How small and medium-sized businesses can cope with a job market out of whack, while avoiding the all too common pitfalls dogging companies looking to hire in this day and age.
Plenty of Work. Plenty of Workers. But No Match.
As the nation’s economy continues its painfully slow and rough recovery, the job market has been showing strong signs of life as of late. The private sector pushed out 176,000 new jobs even as the public sector cut some 11,000 federal positions in response to sequestration. Even so, the unemployment rate continues to be insufferably high. Yet, almost counter-intuitively, American employers, especially white collar employers, can’t seem to find enough people to fill a multitude of openings as the service industries start kicking back into gear. Or more precisely, they can’t seem to find the right people. This “jobs gap” would seem to suggest a massive mismatch happening between what employers need, and those job seekers who constitute the unemployment pool.
The Growing Jobs Gap Means Small Businesses Suffer The Most
That means that while there may be a glut of applicants, finding the perfect job candidate, the veritable purple squirrel, hasn’t gotten any easier. For small to medium-sized firms without the luxury of a dedicated HR department, where timely hiring of qualified individuals is absolutely critical, solutions have been few and far between. In fact, for many private U.S. companies, business is booming, but hiring remains weak.
Part of the reason? Regulation compliance. Without access to dedicated HR professionals, regulation compliance can become an exercise in taking needless, avoidable, and potentially costly, risks – risks that many small and medium-sized businesses cannot afford to take. Once other employee costs, including fixed costs such as employee health insurance and soft costs such as training are accounted for, employees can easily cost a business 40 percent more than just salary – and that is the hidden cost premium for good, upstanding employees. For a small business owner, making a bad hire, could be very, very damaging.
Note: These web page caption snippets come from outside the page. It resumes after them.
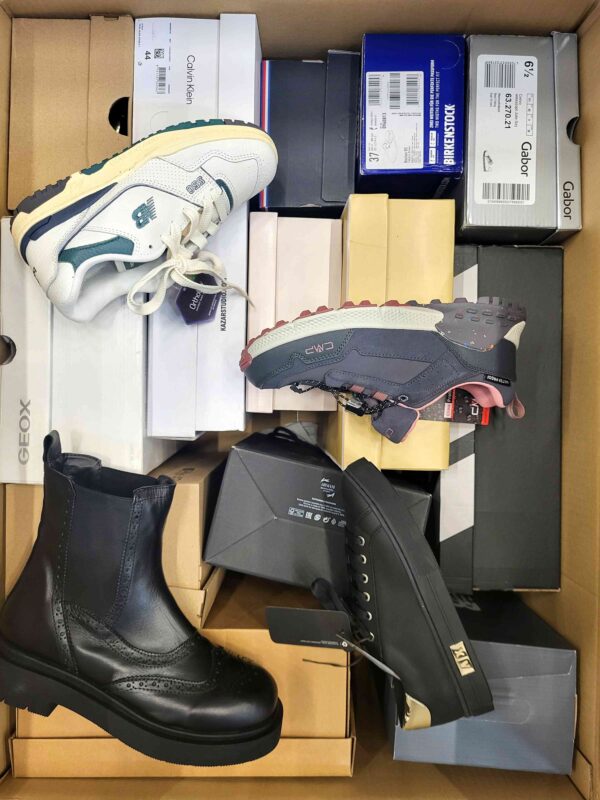 The photo shows a package with footwear in the category BS.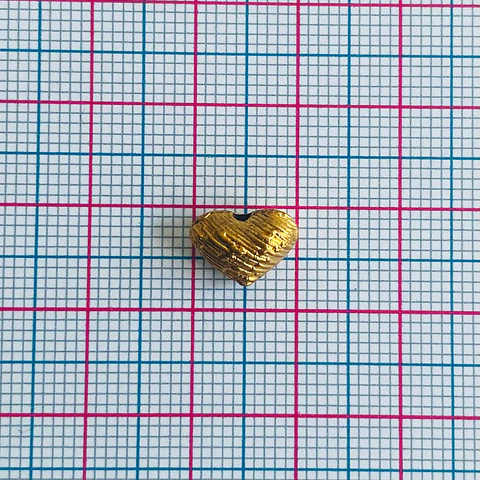 Separador Corazón Frizado • Baño de Oro • 10x7 mm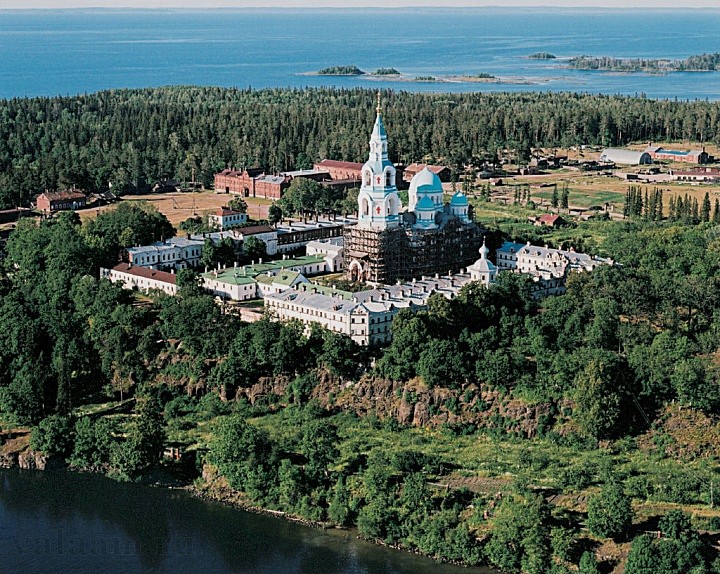 Вид на монастырь с юго-запада. 2001 г.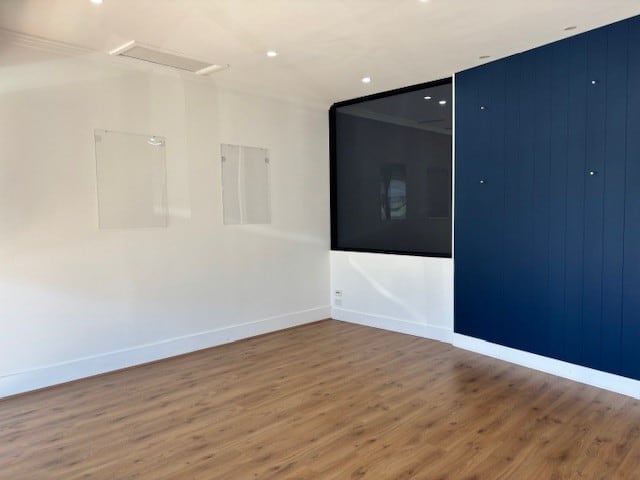 Click to view all images Shop 5/342 Camden Valley Way Narellan NSW 2567 - Image 2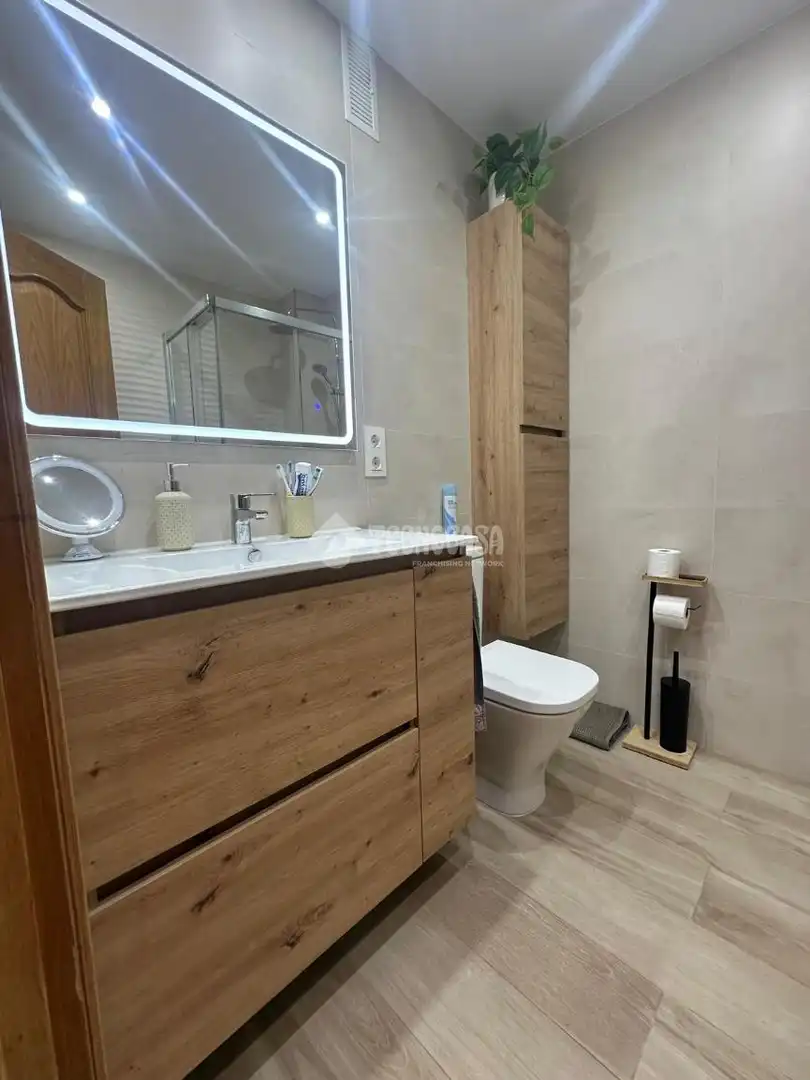 Baño de Piso en venta en Fuenlabrada con Calefacción y Terraza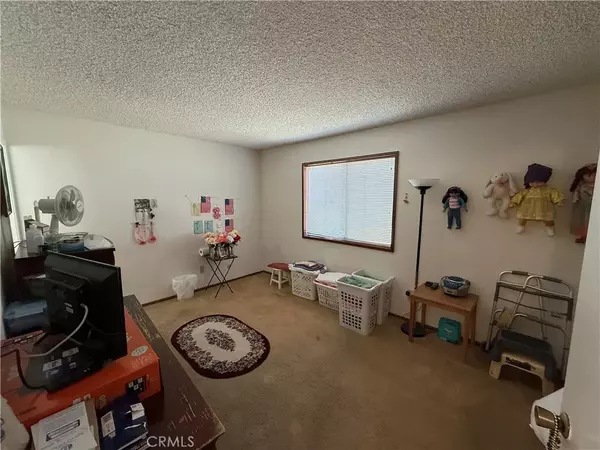 Escondido, CA 92027,1817 E Grand Avenue #49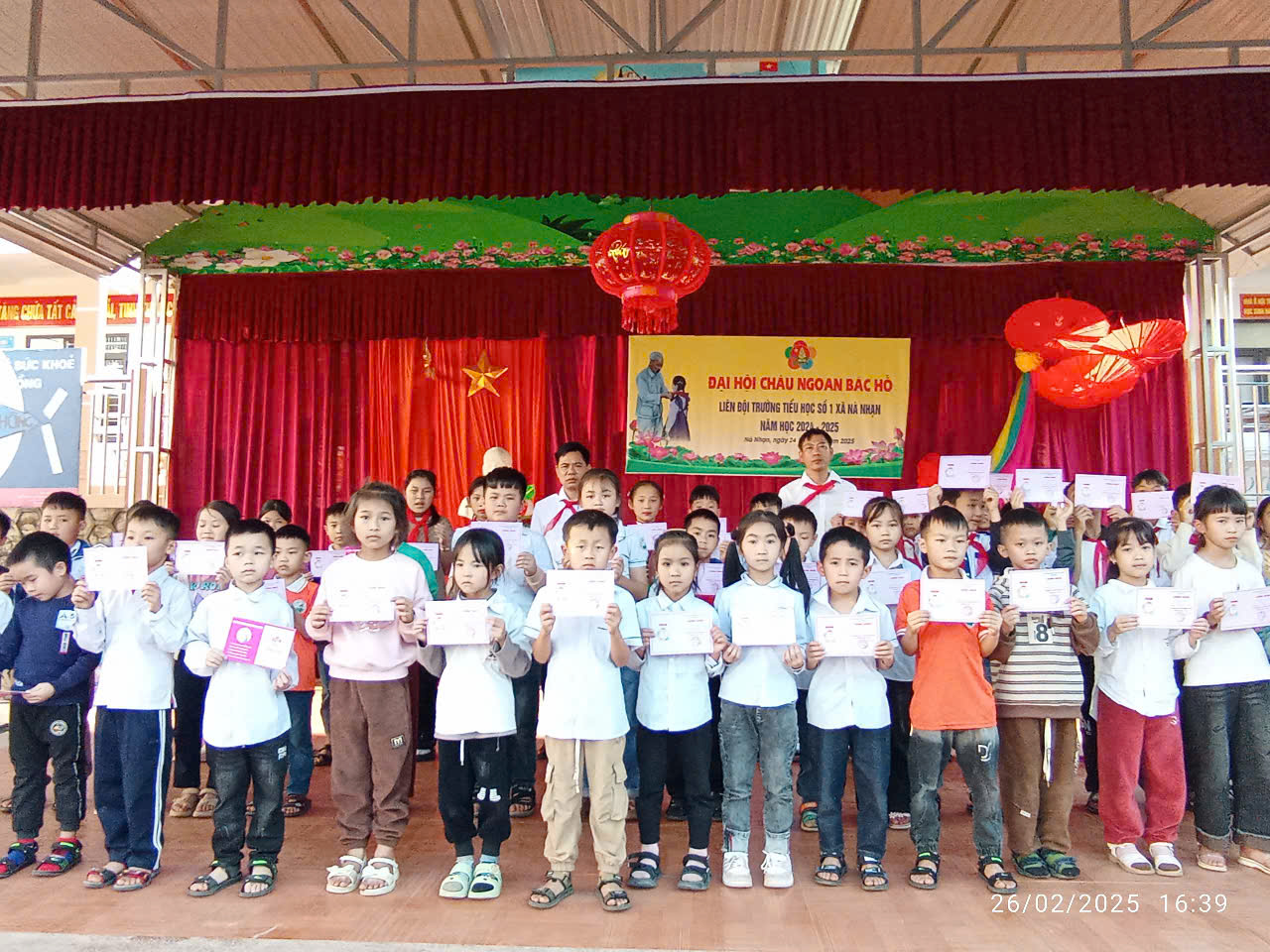 Hình ảnh các em nhận chứng nhận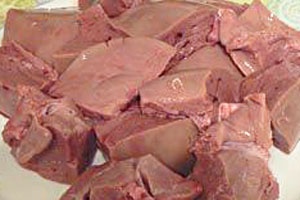 Салат с печенью и огурцами Салат с печенью и огурцами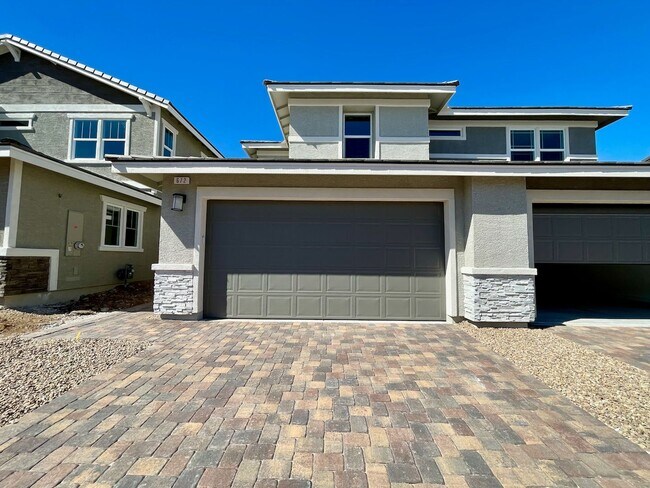Building Photo - 3 BED 2.5 BATH 2 CAR GARAGE MODERN TOWNHOM...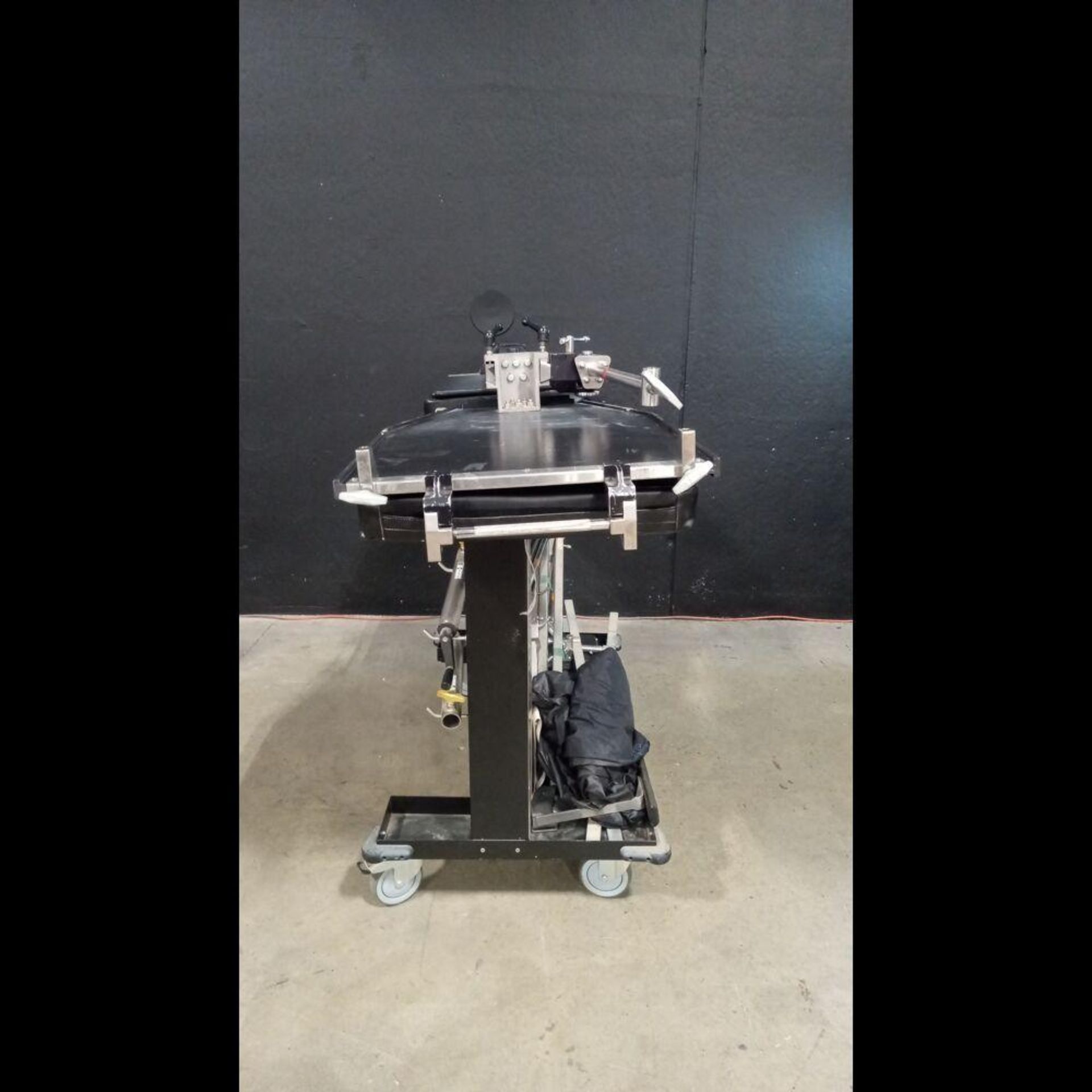 OSI 5855 ORTHO TRAUMA TOP WITH ACCESSORY CART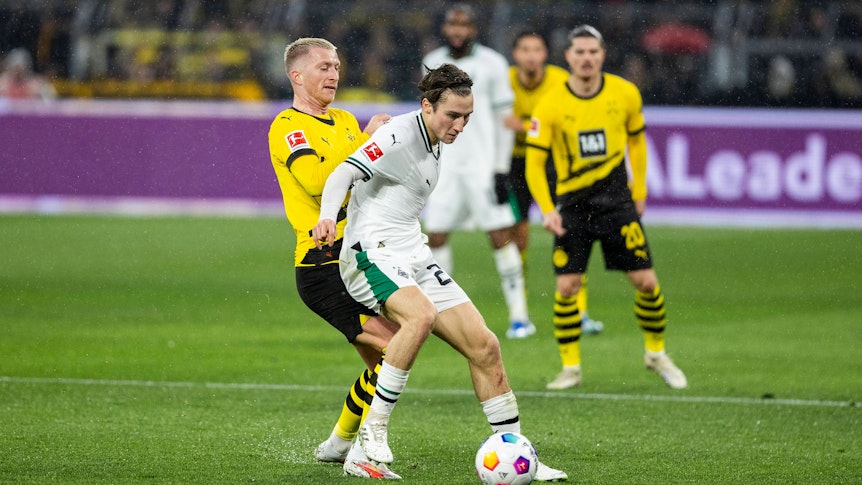 Rocco Reitz im Zweikampf mit Marco Reus.
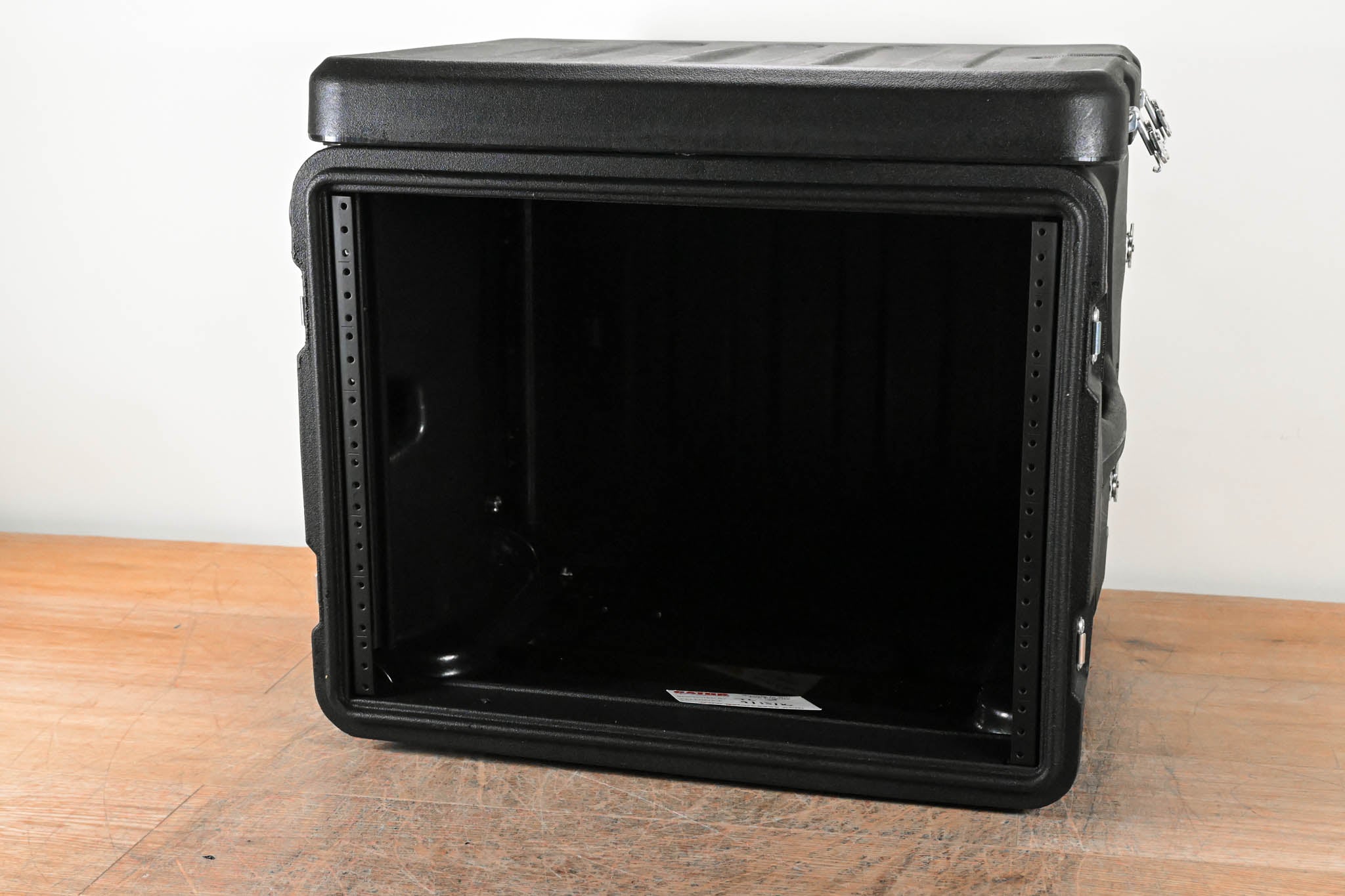Gator Cases G-PROR-8U-19 Pro Series 8U Molded Audio Rack with Wheels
Ultimately, however, aversion to diving into the job market is not sustainable. Just for starters, leaving a position vacant too long results in lost opportunities, reduced employee morale, and less flexibility to deal with customers or take on additional work. Yet, making a bad hire can be equally damaging. Faced with this conundrum, feeble gains in small business confidence is understandable.
To get a ballpark estimate of what leaving a vacancy can cost an employer, the following two-step formula can be utilized:
R = Annual Company Revenue
E = Number of Employees
Step 1 – Calculate Revenue per Employee
R / E = Revenue per Employee
Step 2 – Calculate Daily Revenue per Employee
Revenue per Employee/365 = Daily Revenue per Employee
For example, let’s say that a small business’s revenue per employee is $300 and can accept a future lost revenue of $10,000. That would give the firm about one month to fill that position, including all the time that must be sunk into the interviewing process and navigating the necessary bureaucracy to bring an employee on board – a daunting task. Considering that many positions are left open for months on end, the total cost in lost future revenue could easily become unmanageable.
For entrepreneurial start-ups, small, and mid-sized businesses, this kind of loss is not acceptable. To avoid being caught between a rock and a hard place when it comes to hiring, there are a number of options employers can take to avoid getting stuck.
First, employers must make it a priority to retain talent. That means keeping employees motivated and engaged through whatever means necessary. Losing top talent to competitors can be a huge blow that will make staying competitive an exercise in futility.
Second, take advantage of temporary contractors to fill key roles when necessary. Employing contract consultants can be a very pragmatic stopgap that can reduce future revenue losses while providing breathing room to make the right hiring choices on a reasonable timetable.
A third option popular with small and mid-sized businesses has been the outsourcing of the hiring process entirely through a “Professional Employer Organization (PEO)”. Businesses can shift those specialist-intensive and highly bureaucratic processes to a PEO firm that specializes in those matters. The business doing the outsourcing can better focus on staying competitive, while the PEO produces professionally vetted, quality hires, that best fulfill the needed roles. They navigate the morass of laws and regulations that make hiring such a tedious process on behalf of a client firm. All parties benefit through a strategic, mutual partnership.
The Bottom Line: When it comes to meeting staffing needs, finding “Mr. or Mrs. Right” can be nigh impossible. Some companies opt to wait months on end in search of the ideal candidate, resulting in considerable future revenue loss, while others charge ahead and end up making regrettable hires. Planning ahead and doing due diligence can help prevent these costly errors. For small to mid-sized companies, partnering with Professional Employer Organizations can also be a cost-effective way to find the right talent, and save money in the process.